La Hague (AFP) Nov 21, 2001
The French air force said on Tuesday it had stepped up defence at the country's international nuclear reprocessing plant, placing a third battery of ground-to-air missiles near the site at La Hague.

In reaction to the September 11 kamikaze plane attacks on the United States, the air force installed two batteries of Crotale ground-to-air missiles near the plant in northwestern France on October 26 and extended the no-fly zone around the site to 10 kilometres (six miles) from one.

The local commander said at the time a radar unit had also been installed and any aircraft which ventured into the no-fly zone and failed to respond to warnings could be shot down.

Crotale missiles have a range of eight kilometres and can reach an altitude of 300 metres (1,000 feet).

Nuclear specialists have warned that the consequences of a plane crashing into La Hague, which is owned by state-owned firm Cogema, would be more terrible than the 1986 disaster at Chernobyl in Ukraine, the world's worst civil nuclear accident.

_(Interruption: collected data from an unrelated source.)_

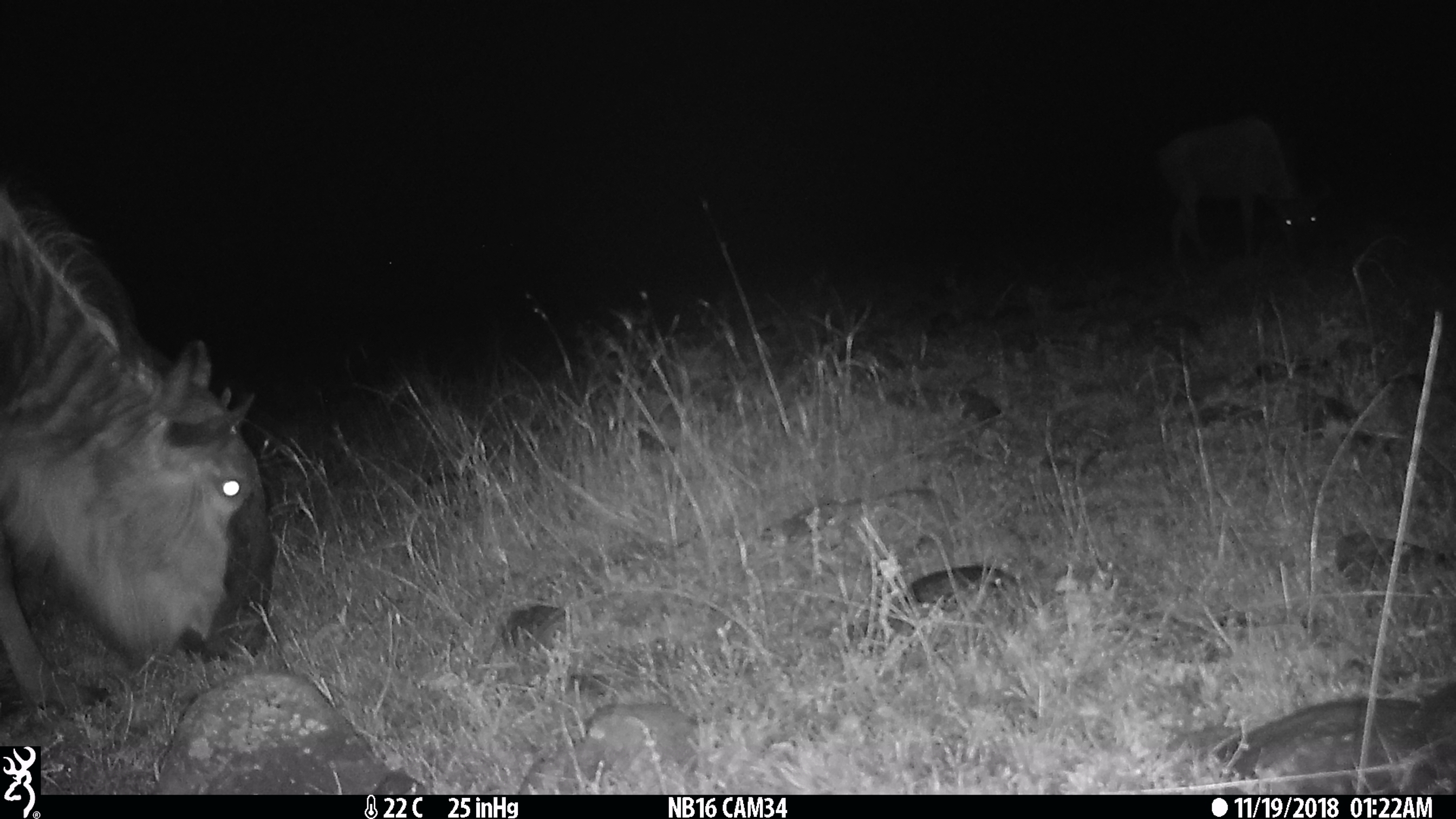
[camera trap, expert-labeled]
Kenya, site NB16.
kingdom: Animalia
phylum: Chordata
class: Mammalia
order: Artiodactyla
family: Bovidae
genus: Connochaetes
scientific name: Connochaetes taurinus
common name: blue wildebeest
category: wildebeest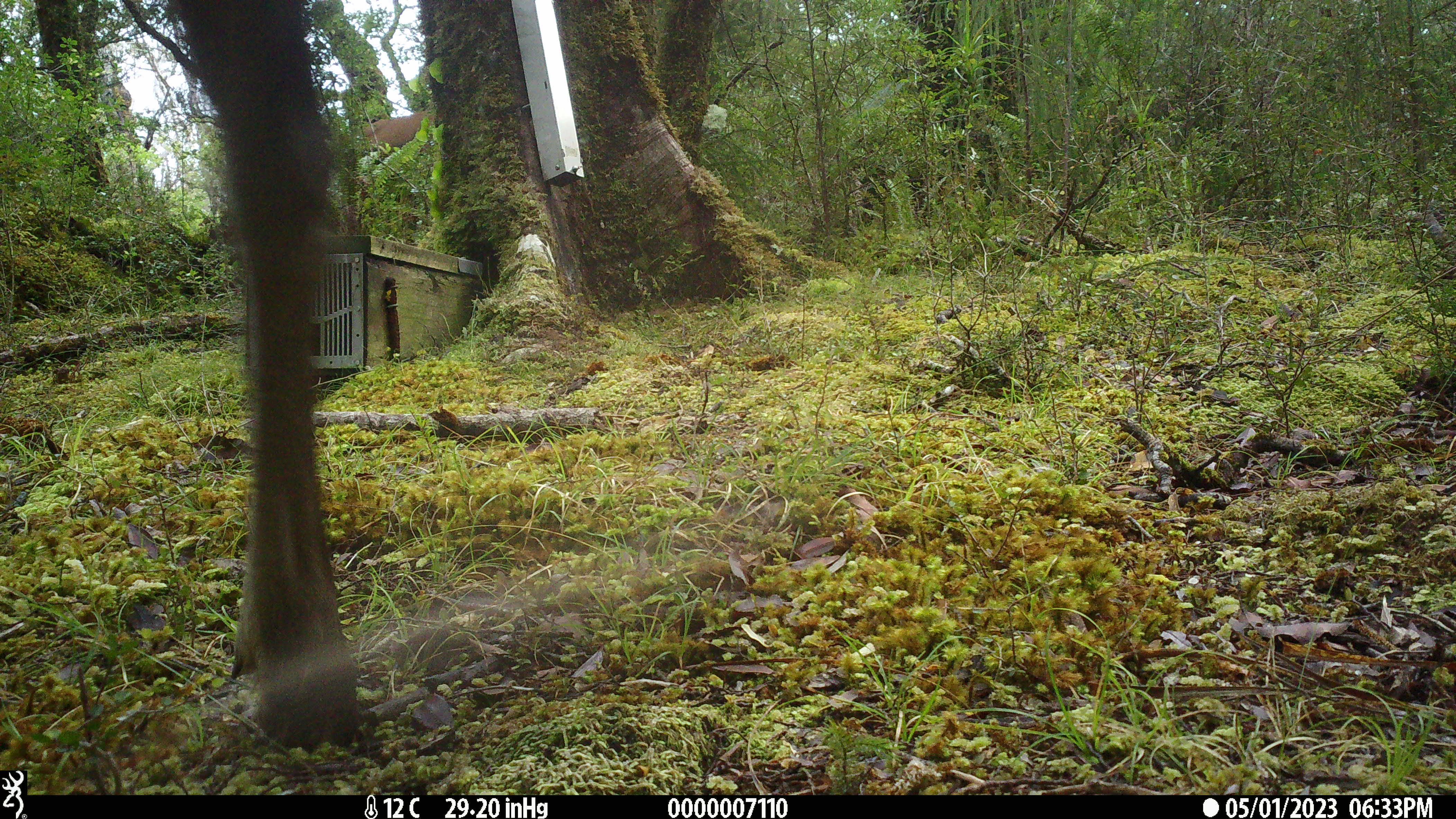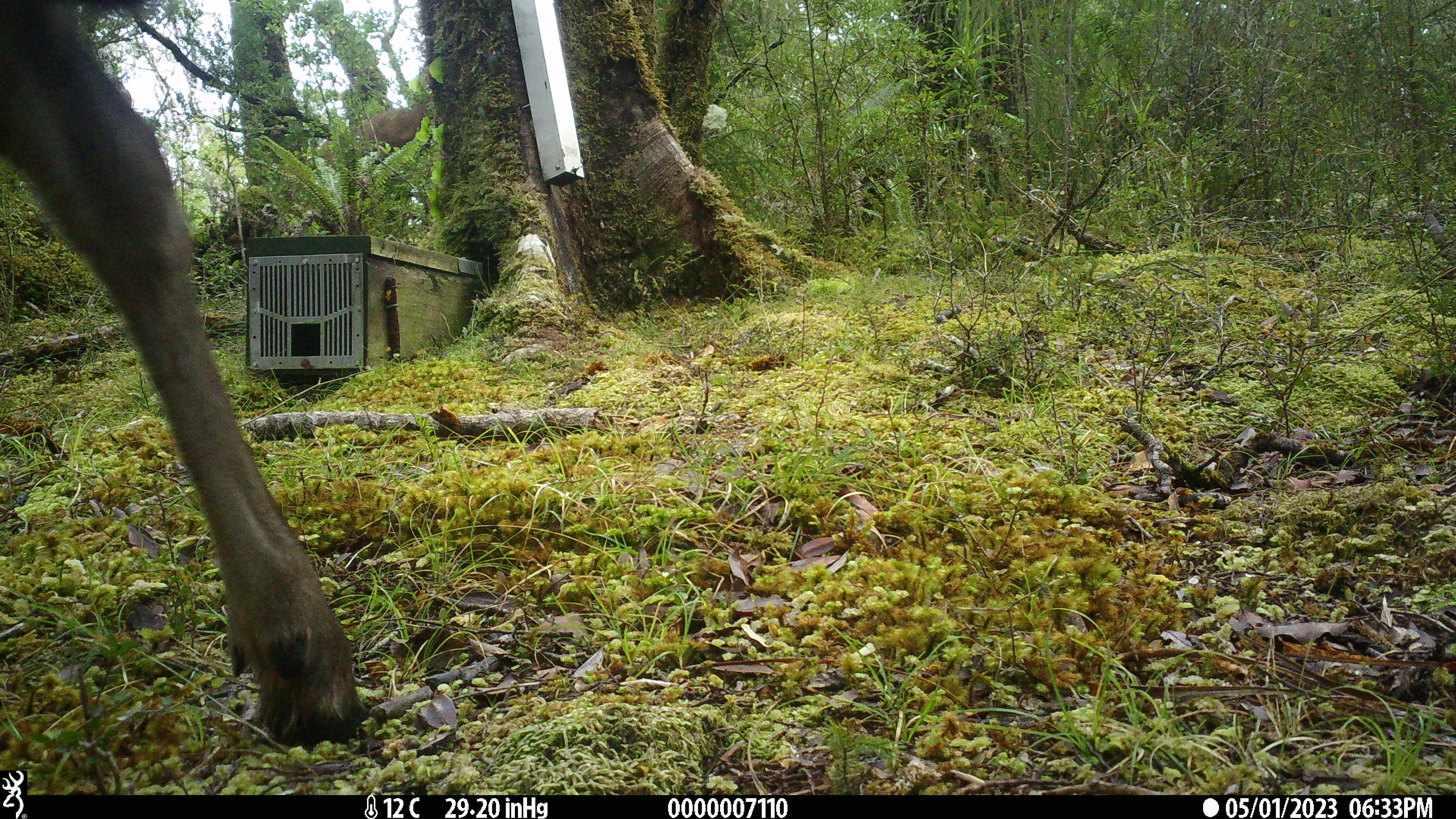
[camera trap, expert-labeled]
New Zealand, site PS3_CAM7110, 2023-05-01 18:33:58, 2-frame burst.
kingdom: Animalia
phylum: Chordata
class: Mammalia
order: Artiodactyla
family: Cervidae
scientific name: Cervidae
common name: deer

A convoy of nuclear waste from Germany leaves the train station of Valognes on its way to the reprocessing plant of La Hauge 11 April 2001. AFP Photo by Mehdi Fedouach - Copyright 2001
The air force information service (SIRPAA) said the new Crotale missile system, consisting of a radar vehicle and a missile launcher, had been installed two kilometres from the reprocessing plant at the weekend.

Some 150 military personnel are currently positioned near La Hague.